#### [Problem requirements]
Render every row below as a JSON list of strings, one string per line, omitting blank lines and leaving out the pictures.

BEGIN

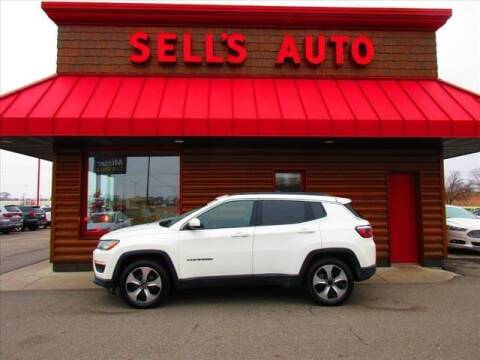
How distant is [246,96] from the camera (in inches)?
376

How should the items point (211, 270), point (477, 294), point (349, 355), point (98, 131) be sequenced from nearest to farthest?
1. point (349, 355)
2. point (211, 270)
3. point (477, 294)
4. point (98, 131)

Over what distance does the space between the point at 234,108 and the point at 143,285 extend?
421 cm

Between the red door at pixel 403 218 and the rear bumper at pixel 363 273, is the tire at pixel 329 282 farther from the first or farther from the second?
the red door at pixel 403 218

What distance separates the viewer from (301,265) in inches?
264

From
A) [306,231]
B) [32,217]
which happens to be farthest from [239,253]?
[32,217]

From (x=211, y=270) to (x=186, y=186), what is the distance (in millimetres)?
3901

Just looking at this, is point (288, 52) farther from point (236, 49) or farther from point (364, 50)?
point (364, 50)

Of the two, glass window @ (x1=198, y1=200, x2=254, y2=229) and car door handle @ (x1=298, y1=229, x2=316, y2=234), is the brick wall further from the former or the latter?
car door handle @ (x1=298, y1=229, x2=316, y2=234)

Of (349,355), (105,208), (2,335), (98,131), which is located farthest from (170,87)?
(349,355)

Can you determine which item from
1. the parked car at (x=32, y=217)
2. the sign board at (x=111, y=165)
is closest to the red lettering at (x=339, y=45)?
the sign board at (x=111, y=165)

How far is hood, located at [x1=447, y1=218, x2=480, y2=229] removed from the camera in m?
12.7

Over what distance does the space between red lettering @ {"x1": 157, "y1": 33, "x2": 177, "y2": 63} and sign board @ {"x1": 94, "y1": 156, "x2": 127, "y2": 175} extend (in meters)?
2.64

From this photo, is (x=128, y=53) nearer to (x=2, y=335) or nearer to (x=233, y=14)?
(x=233, y=14)

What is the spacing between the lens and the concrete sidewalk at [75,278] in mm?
8484
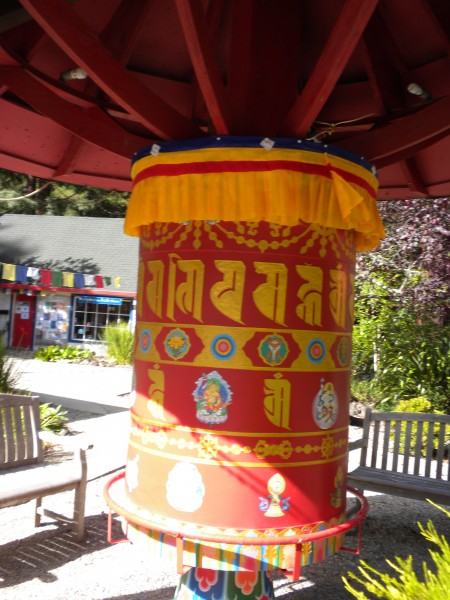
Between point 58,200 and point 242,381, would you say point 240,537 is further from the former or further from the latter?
point 58,200

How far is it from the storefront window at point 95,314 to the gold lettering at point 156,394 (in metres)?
20.3

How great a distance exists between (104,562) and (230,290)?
9.14 ft

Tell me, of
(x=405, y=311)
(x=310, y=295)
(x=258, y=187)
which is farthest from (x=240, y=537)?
(x=405, y=311)

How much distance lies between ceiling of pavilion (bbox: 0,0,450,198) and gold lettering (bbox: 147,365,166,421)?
1.20 m

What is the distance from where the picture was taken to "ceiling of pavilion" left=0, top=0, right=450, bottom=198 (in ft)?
9.04

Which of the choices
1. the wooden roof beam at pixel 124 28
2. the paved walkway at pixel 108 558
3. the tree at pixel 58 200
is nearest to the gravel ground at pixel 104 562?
the paved walkway at pixel 108 558

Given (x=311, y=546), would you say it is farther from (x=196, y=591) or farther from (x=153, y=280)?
(x=153, y=280)

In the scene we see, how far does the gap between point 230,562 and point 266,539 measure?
192 millimetres

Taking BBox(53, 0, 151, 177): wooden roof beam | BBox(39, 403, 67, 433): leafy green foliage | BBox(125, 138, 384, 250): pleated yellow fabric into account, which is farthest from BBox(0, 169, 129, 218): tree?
BBox(125, 138, 384, 250): pleated yellow fabric

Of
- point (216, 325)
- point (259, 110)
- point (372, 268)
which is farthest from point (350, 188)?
A: point (372, 268)

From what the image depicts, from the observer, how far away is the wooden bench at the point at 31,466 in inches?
180

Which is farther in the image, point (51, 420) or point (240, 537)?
point (51, 420)

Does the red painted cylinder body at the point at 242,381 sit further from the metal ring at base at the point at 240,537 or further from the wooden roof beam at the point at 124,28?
the wooden roof beam at the point at 124,28

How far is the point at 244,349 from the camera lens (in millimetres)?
2924
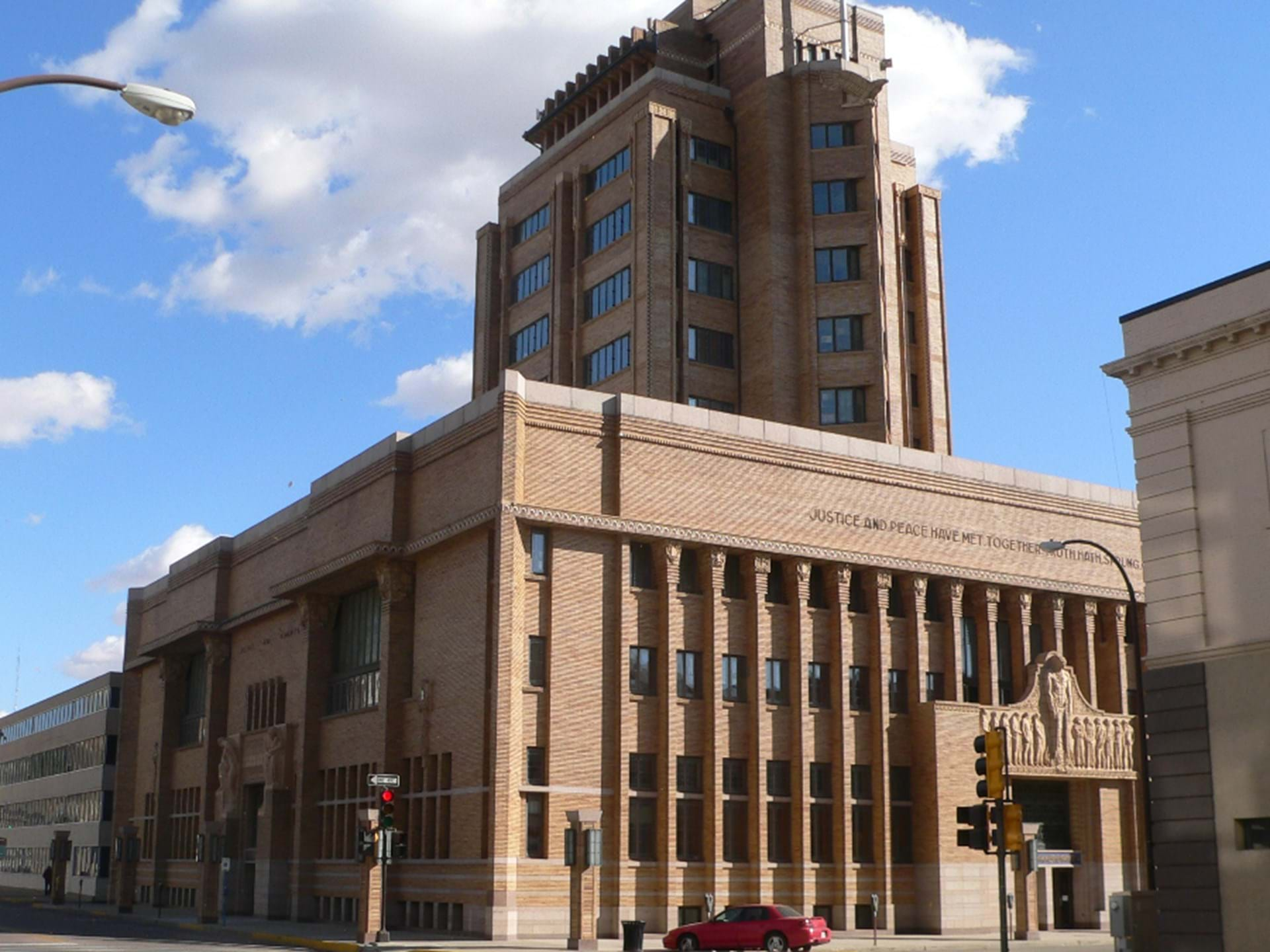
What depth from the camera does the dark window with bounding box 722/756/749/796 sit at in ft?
164

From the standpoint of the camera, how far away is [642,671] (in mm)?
49250

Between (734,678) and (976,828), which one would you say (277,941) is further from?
(976,828)

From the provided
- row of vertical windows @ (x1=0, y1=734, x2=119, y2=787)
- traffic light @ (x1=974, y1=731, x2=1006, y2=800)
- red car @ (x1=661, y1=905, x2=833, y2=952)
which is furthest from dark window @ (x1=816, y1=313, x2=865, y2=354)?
row of vertical windows @ (x1=0, y1=734, x2=119, y2=787)

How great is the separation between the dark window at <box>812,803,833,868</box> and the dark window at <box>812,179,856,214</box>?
32.3 m

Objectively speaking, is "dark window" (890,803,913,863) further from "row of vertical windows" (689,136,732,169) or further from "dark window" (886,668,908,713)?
"row of vertical windows" (689,136,732,169)

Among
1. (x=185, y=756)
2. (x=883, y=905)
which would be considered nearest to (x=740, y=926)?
(x=883, y=905)

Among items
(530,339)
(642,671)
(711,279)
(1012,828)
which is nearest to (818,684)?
(642,671)

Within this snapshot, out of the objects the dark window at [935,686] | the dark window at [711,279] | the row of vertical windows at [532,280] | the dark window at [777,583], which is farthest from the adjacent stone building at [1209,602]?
the row of vertical windows at [532,280]

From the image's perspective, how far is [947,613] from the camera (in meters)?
55.5

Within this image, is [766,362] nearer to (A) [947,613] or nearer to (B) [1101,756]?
(A) [947,613]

END

#### [Task output]
[
  "How distant is [246,96] from the camera (in inches)?",
  "376",
  "How should the items point (211, 270), point (477, 294), point (349, 355), point (98, 131) be sequenced from nearest to farthest?",
  "1. point (349, 355)",
  "2. point (211, 270)",
  "3. point (477, 294)",
  "4. point (98, 131)",
  "Over what distance does the space between the point at 234,108 and the point at 143,285 extend?",
  "421 cm",
  "Between the red door at pixel 403 218 and the rear bumper at pixel 363 273, is the tire at pixel 329 282 farther from the first or farther from the second?",
  "the red door at pixel 403 218",
  "What distance separates the viewer from (301,265) in inches?",
  "264",
  "From",
  "A) [306,231]",
  "B) [32,217]",
  "which happens to be farthest from [239,253]?",
  "[32,217]",
  "From (x=211, y=270) to (x=186, y=186), what is the distance (in millimetres)?",
  "3901",
  "Just looking at this, is point (288, 52) farther from point (236, 49) or farther from point (364, 50)?",
  "point (364, 50)",
  "Of the two, glass window @ (x1=198, y1=200, x2=254, y2=229) and car door handle @ (x1=298, y1=229, x2=316, y2=234), is the brick wall further from the former or the latter?",
  "car door handle @ (x1=298, y1=229, x2=316, y2=234)",
  "Of (349,355), (105,208), (2,335), (98,131), which is located farthest from (170,87)?",
  "(349,355)",
  "Can you determine which item from",
  "1. the parked car at (x=32, y=217)",
  "2. the sign board at (x=111, y=165)",
  "is closest to the red lettering at (x=339, y=45)?",
  "the sign board at (x=111, y=165)",
  "How far is hood, located at [x1=447, y1=218, x2=480, y2=229] removed from the camera in m?",
  "12.7",
  "Over what distance does the space between red lettering @ {\"x1\": 157, \"y1\": 33, \"x2\": 177, \"y2\": 63} and sign board @ {\"x1\": 94, \"y1\": 156, \"x2\": 127, \"y2\": 175} extend (in meters)?",
  "2.64",
  "From this photo, is (x=128, y=53) nearer to (x=2, y=335) or nearer to (x=233, y=14)?",
  "(x=233, y=14)",
  "What is the spacing between the lens and the concrete sidewalk at [75,278] in mm?",
  "8484",
  "Between point 58,200 and point 242,381, would you say point 240,537 is further from the former or further from the latter?",
  "point 58,200",
  "How far is it from the storefront window at point 95,314 to the gold lettering at point 156,394 (in metres)?",
  "20.3",
  "How great a distance exists between (104,562) and (230,290)?",
  "9.14 ft",
  "Tell me, of",
  "(x=405, y=311)",
  "(x=310, y=295)",
  "(x=258, y=187)",
  "which is farthest from (x=240, y=537)?",
  "(x=405, y=311)",
  "How much distance lies between ceiling of pavilion (bbox: 0,0,450,198) and gold lettering (bbox: 147,365,166,421)?",
  "1.20 m",
  "What is the distance from where the picture was taken to \"ceiling of pavilion\" left=0, top=0, right=450, bottom=198 (in ft)?",
  "9.04",
  "Which of the choices",
  "1. the wooden roof beam at pixel 124 28",
  "2. the paved walkway at pixel 108 558",
  "3. the tree at pixel 58 200",
  "is nearest to the gravel ground at pixel 104 562?",
  "the paved walkway at pixel 108 558",
  "Given (x=311, y=546), would you say it is farther from (x=196, y=591) or farther from (x=153, y=280)?",
  "(x=153, y=280)",
  "In the scene we see, how far does the gap between point 230,562 and point 266,539 measure?",
  "192 millimetres",
  "Taking BBox(53, 0, 151, 177): wooden roof beam | BBox(39, 403, 67, 433): leafy green foliage | BBox(125, 138, 384, 250): pleated yellow fabric into account, which is farthest from BBox(0, 169, 129, 218): tree?",
  "BBox(125, 138, 384, 250): pleated yellow fabric",
  "Of",
  "- point (216, 325)",
  "- point (259, 110)",
  "- point (372, 268)",
  "which is farthest from point (350, 188)?",
  "A: point (372, 268)",
  "From what the image depicts, from the observer, how far away is the wooden bench at the point at 31,466 in inches?",
  "180",
  "Which is farther in the image, point (51, 420) or point (240, 537)?",
  "point (51, 420)",
  "Does the red painted cylinder body at the point at 242,381 sit further from the metal ring at base at the point at 240,537 or further from the wooden roof beam at the point at 124,28?",
  "the wooden roof beam at the point at 124,28",
  "How far is the point at 244,349 from the camera lens (in millimetres)?",
  "2924",
  "What depth from the camera does the dark window with bounding box 722/756/749/796 sit at in ft?",
  "164",
  "From the standpoint of the camera, how far away is [642,671] (in mm)?",
  "49250",
  "Between (734,678) and (976,828), which one would you say (277,941) is further from?",
  "(976,828)",
  "From the provided",
  "- row of vertical windows @ (x1=0, y1=734, x2=119, y2=787)",
  "- traffic light @ (x1=974, y1=731, x2=1006, y2=800)",
  "- red car @ (x1=661, y1=905, x2=833, y2=952)",
  "which is furthest from dark window @ (x1=816, y1=313, x2=865, y2=354)?",
  "row of vertical windows @ (x1=0, y1=734, x2=119, y2=787)",
  "How great is the separation between the dark window at <box>812,803,833,868</box> and the dark window at <box>812,179,856,214</box>?",
  "32.3 m",
  "Objectively speaking, is \"dark window\" (890,803,913,863) further from \"row of vertical windows\" (689,136,732,169) or further from \"dark window\" (886,668,908,713)?",
  "\"row of vertical windows\" (689,136,732,169)",
  "Among",
  "1. (x=185, y=756)",
  "2. (x=883, y=905)",
  "which would be considered nearest to (x=740, y=926)?",
  "(x=883, y=905)",
  "Among items",
  "(530,339)",
  "(642,671)",
  "(711,279)",
  "(1012,828)",
  "which is nearest to (818,684)?",
  "(642,671)",
  "Within this snapshot, out of the objects the dark window at [935,686] | the dark window at [711,279] | the row of vertical windows at [532,280] | the dark window at [777,583], which is farthest from the adjacent stone building at [1209,602]?",
  "the row of vertical windows at [532,280]",
  "From the image's perspective, how far is [947,613] from the camera (in meters)?",
  "55.5",
  "Within this image, is [766,362] nearer to (A) [947,613] or nearer to (B) [1101,756]?",
  "(A) [947,613]"
]